É difícil dizer com rigor qual a percentagem de portugueses idosos que têm as doenças crónicas acima mencionadas porque algumas pessoas têm mais do que uma. O Inquérito Nacional de Saúde de 2014, produzido pelo INE, indica que 55% dos indivíduos com mais de 65 anos sofrem de hipertensão, 12% de bronquite crónica ou doença pulmonar, 23% de diabetes e 6% de asma. Estes valores, combinados com uma população mais velha do que a chinesa, sugerem que uma epidemia de covid-19 entre nós pode originar mortalidades mais elevadas do que os 2-4% por vezes mencionados.
Os infectados podem voltar a contrair a doença depois de terem alta hospitalar?
Esta pergunta é suscitada pelas notícias de doentes que tiveram alta mas que, dias depois, voltaram a testar positivo para covid-19. Considero improvável que num curto período de tempo se contraia de novo a doença (atenção, não confundir doença com infecção). Embora ainda haja muito para conhecer, apresento em seguida três razões que sustentam este parecer:
1. De um modo geral, as infecções virais induzem a produção de anticorpos que permanecem em circulação no sangue durante muito tempo e conferem protecção contra a reinfecção. Um estudo chinês colheu amostras de sangue de 173 doentes, tendo observado que, ao fim de poucos dias, a grande maioria dos doentes desenvolveu anticorpos contra a covid-19 de acordo com o esperado. Os anticorpos travam a replicação do vírus e estas pessoas rapidamente deixam de transmitir a infecção.
2. Os testes realizados na China em Janeiro, destinados à detecção do ARN do vírus, tinham uma sensibilidade (a percentagem de pessoas infectadas que é detectada pelo teste) que mais tarde se percebeu ser baixa. Embora só fosse dada alta hospitalar aos doentes depois destes testarem duas vezes negativo, é possível que alguns tenham saído do hospital como falsos negativos, dando depois a aparência de reinfecção.
3. Testar positivo para a presença do vírus não significa estar doente. A infecção pode ser subclínica devido à resposta do sistema imunitário da pessoa infectada.
No entanto, embora o novo coronavírus aparentemente seja geneticamente estável, foram já detectadas duas variantes do vírus e ambas estão em circulação no planeta. Desconhece-se até que ponto ficar doente com uma confere protecção contra a infecção pela outra. Se essa protecção for baixa, então é provável que se possa contrair a infecção por duas vezes. É um assunto sobre o qual se esperam novidades nas próximas semanas. É também um assunto que tem levado as pessoas a especular sobre se o vírus mutará de forma a tornar-se mais perigoso. Uma reflexão sobre este assunto requereria um artigo só dedicado ao mesmo.
Devemos fechar as escolas mesmo sabendo que as crianças em geral não contraem a doença?

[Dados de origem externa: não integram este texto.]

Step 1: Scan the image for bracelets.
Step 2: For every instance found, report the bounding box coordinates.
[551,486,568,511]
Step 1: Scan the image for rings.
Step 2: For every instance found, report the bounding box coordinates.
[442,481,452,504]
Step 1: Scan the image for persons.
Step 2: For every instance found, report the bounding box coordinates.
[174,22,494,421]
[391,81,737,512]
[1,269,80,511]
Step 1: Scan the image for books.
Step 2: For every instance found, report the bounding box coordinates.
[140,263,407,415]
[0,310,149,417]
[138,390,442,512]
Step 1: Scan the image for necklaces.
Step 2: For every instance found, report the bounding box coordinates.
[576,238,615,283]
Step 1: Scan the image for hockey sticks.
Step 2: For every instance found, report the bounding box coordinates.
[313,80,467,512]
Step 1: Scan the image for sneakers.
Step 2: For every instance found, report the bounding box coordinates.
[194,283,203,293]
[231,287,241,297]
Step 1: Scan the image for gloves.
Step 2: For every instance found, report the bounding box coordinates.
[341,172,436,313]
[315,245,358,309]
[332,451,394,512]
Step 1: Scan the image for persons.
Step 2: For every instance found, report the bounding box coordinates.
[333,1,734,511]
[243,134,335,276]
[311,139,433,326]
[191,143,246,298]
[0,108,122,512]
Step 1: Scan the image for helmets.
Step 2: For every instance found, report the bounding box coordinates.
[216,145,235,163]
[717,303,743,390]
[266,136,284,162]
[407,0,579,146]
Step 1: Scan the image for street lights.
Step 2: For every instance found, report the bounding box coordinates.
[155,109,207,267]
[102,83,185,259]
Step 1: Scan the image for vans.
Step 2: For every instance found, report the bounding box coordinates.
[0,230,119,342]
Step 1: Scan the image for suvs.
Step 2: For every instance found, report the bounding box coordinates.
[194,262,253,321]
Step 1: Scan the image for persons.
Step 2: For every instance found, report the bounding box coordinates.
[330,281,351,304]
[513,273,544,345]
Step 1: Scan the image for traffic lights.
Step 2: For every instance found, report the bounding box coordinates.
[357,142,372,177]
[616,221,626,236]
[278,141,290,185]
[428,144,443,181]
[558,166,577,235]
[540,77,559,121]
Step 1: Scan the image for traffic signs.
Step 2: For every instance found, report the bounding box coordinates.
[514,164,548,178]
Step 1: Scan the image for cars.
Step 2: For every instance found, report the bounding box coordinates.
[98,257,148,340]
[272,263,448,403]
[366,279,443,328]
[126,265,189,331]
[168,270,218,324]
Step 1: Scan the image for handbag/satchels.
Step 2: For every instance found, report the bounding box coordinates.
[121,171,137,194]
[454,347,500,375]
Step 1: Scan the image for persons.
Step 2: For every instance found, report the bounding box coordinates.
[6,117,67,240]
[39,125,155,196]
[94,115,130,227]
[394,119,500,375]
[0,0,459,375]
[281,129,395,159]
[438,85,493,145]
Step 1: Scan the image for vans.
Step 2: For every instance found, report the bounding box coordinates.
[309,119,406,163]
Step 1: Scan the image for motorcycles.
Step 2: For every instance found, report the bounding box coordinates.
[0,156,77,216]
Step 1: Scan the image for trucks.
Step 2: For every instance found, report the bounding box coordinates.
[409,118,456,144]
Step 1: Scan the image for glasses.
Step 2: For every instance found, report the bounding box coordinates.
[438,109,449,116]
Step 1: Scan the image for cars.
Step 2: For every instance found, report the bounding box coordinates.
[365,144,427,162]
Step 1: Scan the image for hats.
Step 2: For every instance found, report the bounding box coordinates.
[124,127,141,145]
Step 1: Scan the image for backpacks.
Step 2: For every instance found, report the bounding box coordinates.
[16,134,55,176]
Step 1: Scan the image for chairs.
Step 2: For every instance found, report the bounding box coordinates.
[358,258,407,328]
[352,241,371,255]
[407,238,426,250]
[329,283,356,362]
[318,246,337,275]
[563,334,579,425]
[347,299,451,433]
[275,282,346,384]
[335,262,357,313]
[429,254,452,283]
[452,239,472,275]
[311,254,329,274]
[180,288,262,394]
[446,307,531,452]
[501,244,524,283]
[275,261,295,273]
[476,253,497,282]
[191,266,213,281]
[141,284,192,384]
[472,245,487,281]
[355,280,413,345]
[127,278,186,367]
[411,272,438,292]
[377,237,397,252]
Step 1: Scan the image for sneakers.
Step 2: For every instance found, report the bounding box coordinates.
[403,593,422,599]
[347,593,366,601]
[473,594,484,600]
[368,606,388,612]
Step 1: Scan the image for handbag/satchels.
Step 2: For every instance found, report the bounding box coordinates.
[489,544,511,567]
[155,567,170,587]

Na China, em 44.657 doentes com sintomas, apenas 416 (0,9%) eram crianças e destas, a esmagadora maioria não tinha doença grave. Será que as crianças não contraem a infecção ou, contraindo-a, apresentam sintomas muito suaves? Um estudo chinês recente de 391 doentes e 1286 dos seus contactos indica que a segunda explicação é a correcta. As crianças (menos de dez anos) têm o mesmo risco de serem infectadas do que o resto da população e a razão por que não se têm observado surtos nas escolas deve-se apenas a que as crianças tendem a ter sintomas suaves. Contudo, não está esclarecido até que ponto as crianças são importantes transmissores do vírus, entre elas e delas para os familiares. Se se confirmar que sim, então torna-se premente considerar o fecho das escolas para travar a velocidade de propagação do vírus.
O que vai acontecer? O vírus desaparece no Verão? Depois regressa?
Ninguém sabe a resposta para estas perguntas, mas podemos usar o que sabemos sobre outros coronavírus e sobre a gripe para reflectir sobre as mesmas.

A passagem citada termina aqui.